Cada um de vocês vai insistir que não é assim em sua interpretação particular de seu Deus particular, mas com um pouco de reflexão, você se verá obrigado a ceder. Se você optou pelo ateísmo – simplesmente não existe Deus – sua posição é totalmente consistente e inteligente.
Mas te deixa desconfortável: essa coisa da morte se intrometer, insiste em uma resposta melhor do que depois dela não deve haver nada.
Como me parece, e eu disse algo útil (espero) sobre isso na reflexão anterior, o cerne de toda a vida humana é a tensão entre o medo e o amor.
A combinação de causas químicas e outras que levaram ao surgimento da pessoa humana contém em si essas duas forças, o medo e o amor. Se você insiste em usar o conceito de criação – eu seguro meu pé nisso – então o Big Bang foi criado.
Eu admito, não sei o que exatamente ele significa, mas acho que se espalha em dimensões muito além de nossa experiência cósmica de agora.
Mas deixe-me seguir minha interpretação: a experiência humana convenceu o mundo inteiro da preeminência do amor sobre todos os fenômenos humanos em termos de realização.
Esqueça sua incompreensibilidade essencial: nós o experimentamos de inúmeras maneiras e continuamos fazendo isso. Outra maneira de fazer essa afirmação é, envolve dimensões que não podemos especificar.
E isso me levou a afirmar que todo o amor que o cosmos experimenta, em cada ser natural, é ele mesmo o repositório de tudo que cada um aspira como realização de sua vida.

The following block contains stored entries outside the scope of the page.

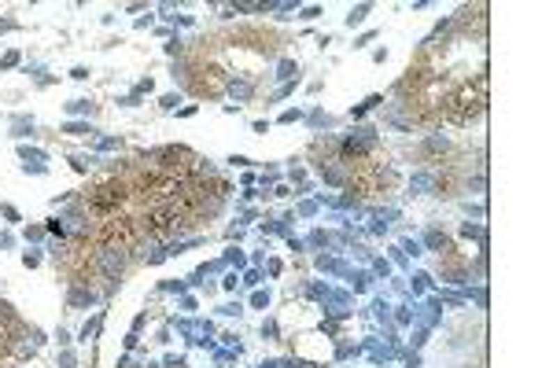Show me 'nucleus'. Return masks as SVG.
Wrapping results in <instances>:
<instances>
[{
  "label": "nucleus",
  "mask_w": 553,
  "mask_h": 368,
  "mask_svg": "<svg viewBox=\"0 0 553 368\" xmlns=\"http://www.w3.org/2000/svg\"><path fill=\"white\" fill-rule=\"evenodd\" d=\"M483 99H487V81L480 78V85H476V93H472V85H465L461 93H454L446 99V114H450V122H458V125H469L476 114L483 111Z\"/></svg>",
  "instance_id": "obj_1"
},
{
  "label": "nucleus",
  "mask_w": 553,
  "mask_h": 368,
  "mask_svg": "<svg viewBox=\"0 0 553 368\" xmlns=\"http://www.w3.org/2000/svg\"><path fill=\"white\" fill-rule=\"evenodd\" d=\"M122 199H125V188L111 181V184H104V188H100V192H96V195H93L89 202H93L96 210H111V207H118Z\"/></svg>",
  "instance_id": "obj_2"
},
{
  "label": "nucleus",
  "mask_w": 553,
  "mask_h": 368,
  "mask_svg": "<svg viewBox=\"0 0 553 368\" xmlns=\"http://www.w3.org/2000/svg\"><path fill=\"white\" fill-rule=\"evenodd\" d=\"M122 262H125L122 247H104V250H100V265H104V273H118Z\"/></svg>",
  "instance_id": "obj_3"
}]
</instances>
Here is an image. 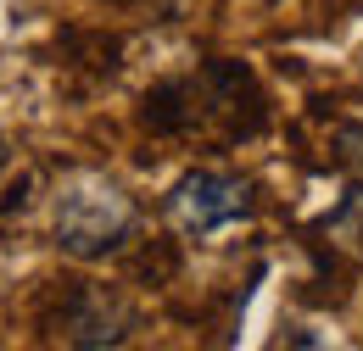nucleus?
<instances>
[{"mask_svg":"<svg viewBox=\"0 0 363 351\" xmlns=\"http://www.w3.org/2000/svg\"><path fill=\"white\" fill-rule=\"evenodd\" d=\"M335 151H341L347 168L363 173V123H341V129H335Z\"/></svg>","mask_w":363,"mask_h":351,"instance_id":"obj_4","label":"nucleus"},{"mask_svg":"<svg viewBox=\"0 0 363 351\" xmlns=\"http://www.w3.org/2000/svg\"><path fill=\"white\" fill-rule=\"evenodd\" d=\"M67 346H84V351H101V346H123L135 335V312L123 307L112 290H79L67 301Z\"/></svg>","mask_w":363,"mask_h":351,"instance_id":"obj_3","label":"nucleus"},{"mask_svg":"<svg viewBox=\"0 0 363 351\" xmlns=\"http://www.w3.org/2000/svg\"><path fill=\"white\" fill-rule=\"evenodd\" d=\"M6 162H11V145H6V134H0V173H6Z\"/></svg>","mask_w":363,"mask_h":351,"instance_id":"obj_5","label":"nucleus"},{"mask_svg":"<svg viewBox=\"0 0 363 351\" xmlns=\"http://www.w3.org/2000/svg\"><path fill=\"white\" fill-rule=\"evenodd\" d=\"M168 218L179 223V234L207 240L229 223L252 218V184L235 173H218V168H196L168 190Z\"/></svg>","mask_w":363,"mask_h":351,"instance_id":"obj_2","label":"nucleus"},{"mask_svg":"<svg viewBox=\"0 0 363 351\" xmlns=\"http://www.w3.org/2000/svg\"><path fill=\"white\" fill-rule=\"evenodd\" d=\"M56 251L73 263H106L135 240V201L106 178H67L50 207Z\"/></svg>","mask_w":363,"mask_h":351,"instance_id":"obj_1","label":"nucleus"}]
</instances>
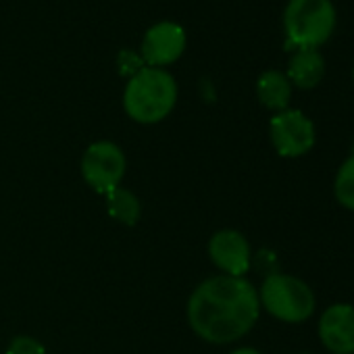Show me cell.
Masks as SVG:
<instances>
[{"instance_id":"2e32d148","label":"cell","mask_w":354,"mask_h":354,"mask_svg":"<svg viewBox=\"0 0 354 354\" xmlns=\"http://www.w3.org/2000/svg\"><path fill=\"white\" fill-rule=\"evenodd\" d=\"M232 354H263V352H259V350H254V348H238V350H234Z\"/></svg>"},{"instance_id":"6da1fadb","label":"cell","mask_w":354,"mask_h":354,"mask_svg":"<svg viewBox=\"0 0 354 354\" xmlns=\"http://www.w3.org/2000/svg\"><path fill=\"white\" fill-rule=\"evenodd\" d=\"M259 313V292L244 277H209L188 300V321L194 333L211 344L240 339L254 327Z\"/></svg>"},{"instance_id":"30bf717a","label":"cell","mask_w":354,"mask_h":354,"mask_svg":"<svg viewBox=\"0 0 354 354\" xmlns=\"http://www.w3.org/2000/svg\"><path fill=\"white\" fill-rule=\"evenodd\" d=\"M325 75V61L319 50H296L288 63L286 77L300 90L315 88Z\"/></svg>"},{"instance_id":"9a60e30c","label":"cell","mask_w":354,"mask_h":354,"mask_svg":"<svg viewBox=\"0 0 354 354\" xmlns=\"http://www.w3.org/2000/svg\"><path fill=\"white\" fill-rule=\"evenodd\" d=\"M117 67H119V73L125 75V77L129 80L131 75H136V73H138L142 67H146V65H144L142 57L136 55L133 50H121L119 57H117Z\"/></svg>"},{"instance_id":"7c38bea8","label":"cell","mask_w":354,"mask_h":354,"mask_svg":"<svg viewBox=\"0 0 354 354\" xmlns=\"http://www.w3.org/2000/svg\"><path fill=\"white\" fill-rule=\"evenodd\" d=\"M104 198H106V211L115 221L123 225H136L140 221L142 207H140L138 196L131 190L117 186L115 190L104 194Z\"/></svg>"},{"instance_id":"3957f363","label":"cell","mask_w":354,"mask_h":354,"mask_svg":"<svg viewBox=\"0 0 354 354\" xmlns=\"http://www.w3.org/2000/svg\"><path fill=\"white\" fill-rule=\"evenodd\" d=\"M288 44L296 50H317L335 30L331 0H290L283 11Z\"/></svg>"},{"instance_id":"d6986e66","label":"cell","mask_w":354,"mask_h":354,"mask_svg":"<svg viewBox=\"0 0 354 354\" xmlns=\"http://www.w3.org/2000/svg\"><path fill=\"white\" fill-rule=\"evenodd\" d=\"M352 152H354V150H352Z\"/></svg>"},{"instance_id":"9c48e42d","label":"cell","mask_w":354,"mask_h":354,"mask_svg":"<svg viewBox=\"0 0 354 354\" xmlns=\"http://www.w3.org/2000/svg\"><path fill=\"white\" fill-rule=\"evenodd\" d=\"M209 254L223 275L244 277L250 269V244L236 230H221L209 242Z\"/></svg>"},{"instance_id":"277c9868","label":"cell","mask_w":354,"mask_h":354,"mask_svg":"<svg viewBox=\"0 0 354 354\" xmlns=\"http://www.w3.org/2000/svg\"><path fill=\"white\" fill-rule=\"evenodd\" d=\"M261 306L283 323H304L315 313V294L310 286L294 275L271 273L259 292Z\"/></svg>"},{"instance_id":"8fae6325","label":"cell","mask_w":354,"mask_h":354,"mask_svg":"<svg viewBox=\"0 0 354 354\" xmlns=\"http://www.w3.org/2000/svg\"><path fill=\"white\" fill-rule=\"evenodd\" d=\"M257 96L263 106H267L269 111L281 113L290 104L292 84L286 77V73H281V71H275V69L265 71L257 82Z\"/></svg>"},{"instance_id":"5b68a950","label":"cell","mask_w":354,"mask_h":354,"mask_svg":"<svg viewBox=\"0 0 354 354\" xmlns=\"http://www.w3.org/2000/svg\"><path fill=\"white\" fill-rule=\"evenodd\" d=\"M125 169L127 160L123 150L109 140L94 142L82 156V175L86 184L102 196L121 184Z\"/></svg>"},{"instance_id":"8992f818","label":"cell","mask_w":354,"mask_h":354,"mask_svg":"<svg viewBox=\"0 0 354 354\" xmlns=\"http://www.w3.org/2000/svg\"><path fill=\"white\" fill-rule=\"evenodd\" d=\"M269 136L277 154L286 158L304 156L315 146V125L313 121L296 109H286L275 113L269 123Z\"/></svg>"},{"instance_id":"ac0fdd59","label":"cell","mask_w":354,"mask_h":354,"mask_svg":"<svg viewBox=\"0 0 354 354\" xmlns=\"http://www.w3.org/2000/svg\"><path fill=\"white\" fill-rule=\"evenodd\" d=\"M352 77H354V69H352Z\"/></svg>"},{"instance_id":"ba28073f","label":"cell","mask_w":354,"mask_h":354,"mask_svg":"<svg viewBox=\"0 0 354 354\" xmlns=\"http://www.w3.org/2000/svg\"><path fill=\"white\" fill-rule=\"evenodd\" d=\"M319 339L331 354H354V306L331 304L319 319Z\"/></svg>"},{"instance_id":"5bb4252c","label":"cell","mask_w":354,"mask_h":354,"mask_svg":"<svg viewBox=\"0 0 354 354\" xmlns=\"http://www.w3.org/2000/svg\"><path fill=\"white\" fill-rule=\"evenodd\" d=\"M7 354H46V348L32 335H17L11 339Z\"/></svg>"},{"instance_id":"e0dca14e","label":"cell","mask_w":354,"mask_h":354,"mask_svg":"<svg viewBox=\"0 0 354 354\" xmlns=\"http://www.w3.org/2000/svg\"><path fill=\"white\" fill-rule=\"evenodd\" d=\"M300 354H308V352H300Z\"/></svg>"},{"instance_id":"7a4b0ae2","label":"cell","mask_w":354,"mask_h":354,"mask_svg":"<svg viewBox=\"0 0 354 354\" xmlns=\"http://www.w3.org/2000/svg\"><path fill=\"white\" fill-rule=\"evenodd\" d=\"M177 102V84L165 69L142 67L127 80L123 92V109L138 123L162 121Z\"/></svg>"},{"instance_id":"52a82bcc","label":"cell","mask_w":354,"mask_h":354,"mask_svg":"<svg viewBox=\"0 0 354 354\" xmlns=\"http://www.w3.org/2000/svg\"><path fill=\"white\" fill-rule=\"evenodd\" d=\"M186 30L175 21H158L150 26L142 38L140 57L146 67L162 69L175 63L186 50Z\"/></svg>"},{"instance_id":"4fadbf2b","label":"cell","mask_w":354,"mask_h":354,"mask_svg":"<svg viewBox=\"0 0 354 354\" xmlns=\"http://www.w3.org/2000/svg\"><path fill=\"white\" fill-rule=\"evenodd\" d=\"M333 194H335V201L344 209L354 211V152L337 169L335 184H333Z\"/></svg>"}]
</instances>
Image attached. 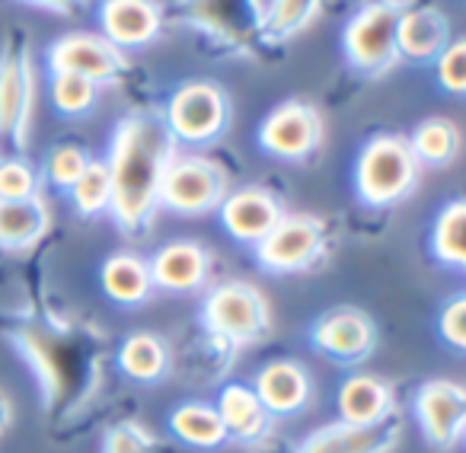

Demos a ele o nome de amor. Nós o diminuímos usando o nome de Deus, mas isso é realmente o que Deus significa em nosso contexto: amor.
Certamente não sou o primeiro a tocar nessa base, e você mesmo poderia citar muitas escrituras para reforçá-la.
Mas eu penso que quando nós diminuímos essa referência do amor a Deus, nós então capturamos o monstro encolhido nessas páginas. Isso não é qualquer pessoa, muito menos a trindade ou um infinito disso, ou daquilo.
Existe uma entidade não-dimensional de amor, e ela dá significado a todos nós – não por obediência, mas por pura irresistibilidade. Onde essa não é a nossa percepção, fomos enganados.
E isso é o que nós fazemos para nosso mundo, nós precisamos nos livrar do Deus como atualmente o promovemos, e trazer de volta a completude do amor. Ou então o medo vencerá. Deus abençoe.